— DATA FOR PROCESSING —
※
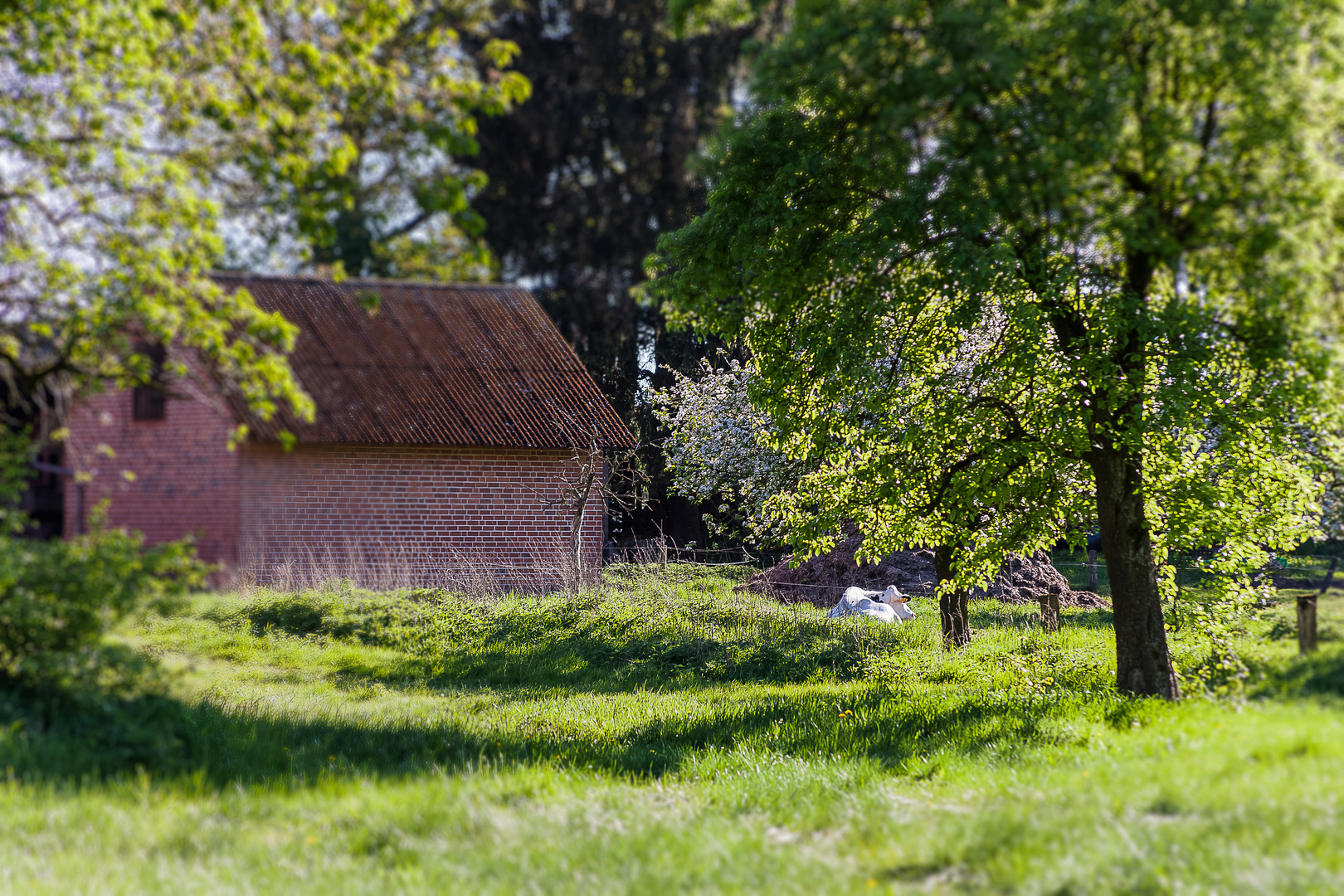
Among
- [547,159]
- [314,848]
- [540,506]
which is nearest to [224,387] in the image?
[314,848]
※
— STATED EXERCISE —
Render every line of the records above as a JSON list of strings, one string per line, with blank lines left out. Leave the pictures out of the answer.

— EXERCISE SOLUTION —
[
  "Among",
  "- [547,159]",
  "- [314,848]",
  "- [540,506]",
  "which is nearest to [224,387] in the image?",
  "[314,848]"
]